Dans ma vieillesse, plus que jamais solidaire avec les jeunes en révolte, je penche – en toute modestie et sans proclamations révolutionnaires qui nuisent à la révolution – pour aimer ceux qui nous aiment et laisser aller les autres, en partageant collectivement la résistance contre toute forme de fascisme d’État et de marché. J’entretiens l’idée pratique de cultiver mon propre jardin émotionnel sans haine, mais avec une sélective rage humanitaire, en me dédiant aussi à la culture d’un précieux lopin de terre sans pesticides ni autres poisons, à l'exception de ceux qui flottent dans l'air et dont nous ne pouvons nous défendre. Sans amour, sans terre et sans eau, point de salut. L’entraide en amour comme en agriculture est objectivement révolutionnaire. Il est l’antidote nécessaire contre la haine pathologique envers les autres et contre l’empoisonnement des cœurs, des corps et de la terre perpétué par l’obsession du profit qui imprègne les multinationales, les États, les oligarques et les mafieux, jusqu’au dernier opportuniste suprématiste, cynique et tricheur.

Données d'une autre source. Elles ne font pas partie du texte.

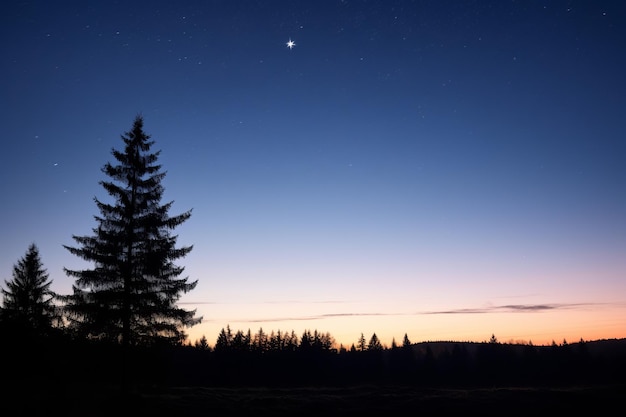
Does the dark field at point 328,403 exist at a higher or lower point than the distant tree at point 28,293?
lower

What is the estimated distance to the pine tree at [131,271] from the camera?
19.3m

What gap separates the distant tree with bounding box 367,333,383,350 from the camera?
96.5 meters

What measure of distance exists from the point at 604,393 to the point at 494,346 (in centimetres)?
8631

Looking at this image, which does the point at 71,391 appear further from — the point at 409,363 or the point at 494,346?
the point at 494,346

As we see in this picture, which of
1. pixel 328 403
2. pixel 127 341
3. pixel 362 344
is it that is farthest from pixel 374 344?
pixel 127 341

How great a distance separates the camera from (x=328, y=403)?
1063 inches

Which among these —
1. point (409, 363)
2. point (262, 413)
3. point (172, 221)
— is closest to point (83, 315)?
point (172, 221)

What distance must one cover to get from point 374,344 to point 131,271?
86.3 meters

Finalement, la nature décidera si une plus ou moins petite partie de l'humanité survivra à l'inévitable catastrophe. Vivons pleinement notre humanité résiduelle. La vie est capable de renaître même d'une simple graine après l'incendie de la forêt. La vie peut se dresser contre la mort, même lorsque la fin semble imminente et probable.

Il est difficile de déterminer quand et comment cette crise radicale s’imposera définitivement partout, mais il est désormais certain que l'humanité finira par se confronter à l'effondrement de la civilisation productiviste, dont les premiers signes sont clairement visibles. Éviter ce phénomène, déjà amorcé, paraît impossible, et même le retarder est difficile, d'autant plus que la conscience d'espèce des humains est à la traîne, intimement polluée et falsifiée par la propagande omniprésente de la domination réelle du capital[1].

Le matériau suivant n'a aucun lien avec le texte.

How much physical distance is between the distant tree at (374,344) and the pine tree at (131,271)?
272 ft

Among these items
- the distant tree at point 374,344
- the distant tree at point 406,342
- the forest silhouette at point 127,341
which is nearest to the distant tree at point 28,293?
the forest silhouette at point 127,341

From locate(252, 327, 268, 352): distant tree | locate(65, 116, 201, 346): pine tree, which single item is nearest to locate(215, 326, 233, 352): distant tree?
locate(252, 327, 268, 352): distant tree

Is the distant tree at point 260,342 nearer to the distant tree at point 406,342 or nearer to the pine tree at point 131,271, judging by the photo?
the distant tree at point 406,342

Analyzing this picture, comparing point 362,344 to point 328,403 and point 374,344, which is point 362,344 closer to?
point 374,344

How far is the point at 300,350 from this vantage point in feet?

Le mensonge d'État en perdition ne pourra bientôt plus masquer la rupture de tout équilibre avec la nature du vivant. Il s'agit donc de prévoir les actions possibles, une fois la catastrophe concrètement entamée.

Vaste programme, radicalement nécessaire, auquel personne n’échappera !

Sergio Ghirardi Sauvageon, fin octobre 2025

 



[1] Voir à ce propos : SGS, La falsification du monde, Amanuensis éditions, Paris, 2025 ; SGS, Terra incognita – Notes pour l’exploration psichogéographique d’un nouveau monde, Amanuensis éditions, Paris, 2025.